Best Way to Learn SQL for Data Scientist : Part 1

Best way to learn SQL featured image

SQL is one of the most essential skill for any Data scientist . Basic Data Mining , Uncovering the hidden parameters  and much more daily routine task for every data scientist are easily possible with basic SQL knowledge . If you are a beginner in Data science and looking for the best way to learn SQL for Data science then it is going to be the best place for you . So enjoy the party here , I mean go through the complete article . I promise it will not take much time .

Best way to learn SQL for Data Scientist-

We have designed the complete learning into various learning steps

  1. Create the schema ( DDL)
  2. Insert /update the data into Data bases
  3. Complex queries and result projection

We will try to end up only fist and second step in this article . After it complex queries and result projection  part will be done in next article .Before I go forward I will recommend you to go through the article Know why and how using SQL is Important in Data science

1.Create the schema ( DDL)

Make an assumption,  you are doing any Data science project in which You are using relational database .Please keep in the mind that there could be two situations-

  1. You don’t have any data and you are getting the data from external source . Now you need to dump into some SQL based database .Here you need this Create the schema section .
  2. In the second situation , You have data in existing database . Only thing you have to do is run some query . In this case this section will no longer in use . You may directly jump into complex queries and result projection section .

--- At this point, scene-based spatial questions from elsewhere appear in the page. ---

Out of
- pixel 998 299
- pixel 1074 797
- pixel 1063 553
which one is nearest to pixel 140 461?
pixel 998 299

When you don’ t have the existing database , You need to create new one .

SQL Query to create Database :

CREATE DATABASE testDB ;               //Here testDB is database name

SQL Query to create Table :

CREATE TABLE test_table (

Col1  Datatype  Constraint ,

Col2  Datatype Constraint ,

Col3  Datatype Constraint ,

Col4  Datatype Constraint

);

Here Data types are varchar, int etc .

Other Required DDL command –

There are few other important DDL Commands like-

1.ALTER

2. DROP

3.TRUNCATE

What  are  Constraint in SQL –

When you create a table , There will be an option for you to add an constraint or not . Its completely situation oriented to add a constraint  into DDL script .  NOT NULL , UNIQUE , PRIMARY KEY , FORIEGN KEY , CHECK , DEFAULT , INDEX  are possible constraint  in SQL .

2.Insert /update the data into Data bases-

After successfully creation of schema . Its time to load  data into it  .This is one of the most easy task in SQL . There is a straight way command for this –

INSERT INTO table_name ( Column 1 , column 2  ,…..etc) VALUES (Val 1 , Val 2 ,……etc );

In case you want to insert values in every column of the Table , You may use-

INSERT INTO table_name VALUES (Val 1 , Val 2 ,……etc );

Now after insertion , If user / developer need to update any value in the Table , Here is the command for that –

UPDATE Table_name

SET Column_name = Value 

Where condition ;

3.Complex queries and result projection-

In the series of  best way to learn SQL , We have reached at the place where we know how to create Database , Table and how to insert data into the Table . Its time to taste the real water . Basically above part of the post was used to give a preview of SQL prerequisites for Data scientist / Data Analyst .In this Post I will introduce you with most used query in SQL –

SELECT –

We use this command when we want to see the Data from the Table .There is some variation of this command –

  1. For selecting entire table –

SELECT *FROM table_name;

       2.  For selecting few column from entire table –

SELECT column_name FROM table_name;

       3. From Projection of Distinct values –

SELECT DISTINCT column_name FROM table_name;

ORDER BY –

This statement is useful in setting order for result projection . I mean ascending and descending sorting in columns . You have to mention it and end part of select statement . I think syntax will help you understand better –

SELECT * FROM table_name WHERE  condition ORDER BY column_name;

Here you can mention more than one column after ORDER BY statement . You can also add ASC or DESC after column name to make sorting more specific .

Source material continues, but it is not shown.